In two studies recently published in Physical Review Research, researchers from the Institute of Industrial Science at the University of Tokyo demonstrated that complex nonlinear chemical reaction processes could be described by transforming the problem into a dual geometric representation. “With our structure, we can extend the theories of non-equilibrium systems with quadratic dissipation functions to more general cases, which are important for studying chemical reaction networks,” says first author Tetsuya J. Kobayashi.

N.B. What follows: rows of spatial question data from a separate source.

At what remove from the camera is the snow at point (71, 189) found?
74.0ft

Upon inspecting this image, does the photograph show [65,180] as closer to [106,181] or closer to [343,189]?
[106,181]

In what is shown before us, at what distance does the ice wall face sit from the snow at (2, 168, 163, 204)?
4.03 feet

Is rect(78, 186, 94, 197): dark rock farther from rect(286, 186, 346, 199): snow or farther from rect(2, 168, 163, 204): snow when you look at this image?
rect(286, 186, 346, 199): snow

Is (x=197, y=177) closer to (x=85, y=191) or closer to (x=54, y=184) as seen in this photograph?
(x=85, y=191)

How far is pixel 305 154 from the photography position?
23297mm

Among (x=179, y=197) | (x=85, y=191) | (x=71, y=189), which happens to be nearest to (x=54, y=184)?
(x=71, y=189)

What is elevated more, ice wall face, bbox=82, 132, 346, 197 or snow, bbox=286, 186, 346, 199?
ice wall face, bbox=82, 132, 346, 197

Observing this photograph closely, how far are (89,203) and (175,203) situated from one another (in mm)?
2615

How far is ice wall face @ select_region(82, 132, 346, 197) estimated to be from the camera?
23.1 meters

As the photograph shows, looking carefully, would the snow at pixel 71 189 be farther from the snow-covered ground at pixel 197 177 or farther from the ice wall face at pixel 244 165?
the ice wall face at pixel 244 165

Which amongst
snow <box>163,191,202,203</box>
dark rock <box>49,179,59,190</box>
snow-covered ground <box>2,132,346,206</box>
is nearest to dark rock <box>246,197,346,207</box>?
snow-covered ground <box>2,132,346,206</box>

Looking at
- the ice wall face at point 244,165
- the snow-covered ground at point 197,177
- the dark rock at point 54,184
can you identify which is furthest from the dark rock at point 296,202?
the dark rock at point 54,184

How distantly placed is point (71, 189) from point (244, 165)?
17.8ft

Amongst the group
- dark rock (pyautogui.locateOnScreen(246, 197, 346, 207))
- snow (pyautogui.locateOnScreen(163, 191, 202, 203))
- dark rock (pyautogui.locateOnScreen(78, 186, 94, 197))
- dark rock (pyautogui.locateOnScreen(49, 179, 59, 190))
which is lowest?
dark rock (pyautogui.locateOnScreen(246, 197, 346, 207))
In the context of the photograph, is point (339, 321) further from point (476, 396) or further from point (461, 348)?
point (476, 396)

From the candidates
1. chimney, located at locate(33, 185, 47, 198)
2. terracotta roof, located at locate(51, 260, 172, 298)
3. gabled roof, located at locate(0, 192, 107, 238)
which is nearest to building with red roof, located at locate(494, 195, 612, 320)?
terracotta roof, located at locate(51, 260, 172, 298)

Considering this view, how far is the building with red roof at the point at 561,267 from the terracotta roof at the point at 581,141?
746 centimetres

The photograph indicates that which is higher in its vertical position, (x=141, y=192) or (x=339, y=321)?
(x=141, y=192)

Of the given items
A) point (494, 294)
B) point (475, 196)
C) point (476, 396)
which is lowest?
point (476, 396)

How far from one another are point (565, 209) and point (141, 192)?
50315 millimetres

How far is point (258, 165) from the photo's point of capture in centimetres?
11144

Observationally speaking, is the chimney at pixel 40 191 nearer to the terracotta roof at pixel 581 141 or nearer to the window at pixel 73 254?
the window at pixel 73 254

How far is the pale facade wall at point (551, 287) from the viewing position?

In physics, duality is a central concept. Some physical entities are easier to interpret when they are transformed into a different but mathematically equivalent representation. For example, a wave in time space can be transformed into its representation in frequency space, which is its dual form. When dealing with chemical processes, thermodynamic force and flow are nonlinearly related dual representations—their product leads to the rate at which energy is lost to dissipation—in a duality-induced geometric space, scientists have been able to show how the relationships can thermodynamics. to be generalized even in non-equilibrium cases.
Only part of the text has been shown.